Stadium in Ta' Qali, Malta

The Centenary Stadium (il-Grawnd taċ-Ċentinarju) is a stadium located in Ta' Qali, Malta. The stadium, which is situated next to the National Stadium, houses the headquarters of the Malta Youth Football Association. It seats 3,000 and serves as the home stadium of the Malta national under-21 football team. The stadium, together with three other stadiums, also hosts matches of the Maltese Premier League, Maltese First Division and Maltese FA Trophy.

== History ==

=== Background and early years ===

As early as back in 1985, the Malta Football Association was already looking to develop a new small stadium. This idea started to take shape on 11 October 1998, when the then President of Malta Dr Ugo Mifsud Bonnici laid the first stone of the stadium. The development, which consisted in the construction of a main stand and a canopy, lasted less than a year as on 13 August 1999 the stadium was inaugurated by Dr Eddie Fenech Adami, Prime Minister of Malta, and Dr Joe Mifsud, the President of the Malta Football Association. In commemoration of the 100th anniversary of the Malta Football Association, the stadium was named the "Centenary Stadium". Besides a seating capacity of 3,000, the main stand also included a VIP and press area. Like the National Stadium, the Centenary Stadium replaced another stadium renowned for the gravel surface, the Pace Grasso Stadium in Tarxien.
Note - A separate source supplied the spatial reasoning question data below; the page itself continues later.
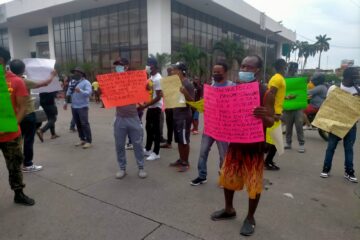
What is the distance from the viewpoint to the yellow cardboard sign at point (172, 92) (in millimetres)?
4551

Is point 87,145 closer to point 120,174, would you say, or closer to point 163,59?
point 120,174

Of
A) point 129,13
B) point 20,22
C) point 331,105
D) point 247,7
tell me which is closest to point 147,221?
point 331,105

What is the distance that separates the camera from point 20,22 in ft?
112

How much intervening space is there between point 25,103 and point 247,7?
31.5m

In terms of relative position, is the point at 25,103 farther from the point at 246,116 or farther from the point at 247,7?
the point at 247,7

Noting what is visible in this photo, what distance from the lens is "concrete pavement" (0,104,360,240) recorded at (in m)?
3.01

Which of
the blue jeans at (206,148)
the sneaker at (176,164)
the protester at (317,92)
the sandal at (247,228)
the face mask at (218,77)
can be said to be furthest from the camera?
the protester at (317,92)

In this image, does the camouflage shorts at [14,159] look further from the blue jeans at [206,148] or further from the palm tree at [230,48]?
the palm tree at [230,48]

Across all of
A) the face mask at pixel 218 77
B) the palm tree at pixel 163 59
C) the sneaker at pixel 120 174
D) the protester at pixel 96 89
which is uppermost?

The first competitive match held at the stadium was a group-stage encounter of the now-defunct Maltese 2nd and 3rd Knockout between Birżebbuġa St. Peter's and Ghaxaq on 4 September 1999. The first goal was scored by Ghaxaq's Sandro Lapira on 34 minutes, which paved the way for a 2-1 win for his team.

=== Pitch Resurfacing ===

In 2007, the original pitch laid back in 1999 was replaced by a new FIFA Two-Star artificial turf. The resurfacing costed Lm35,000 (€81,550) and was inaugurated on 23 July 2007.

In May 2017, the Malta Football Association announced that the stadium's pitch will be replaced by a new FIFA-quality pro pitch. The project, which also included the installation of new dug-outs and estimated to cost around €400,000, will mean that the stadium should now be able to host FIFA and UEFA matches.

=== Future ===

In January 2026, the Malta Football Association launched a stakeholder consultation for the re-development of the Ta' Qali Sports Complex. The planned redevelopment entails the addition of a spectators’ stand behind every goal and enhancement of stadium facilities.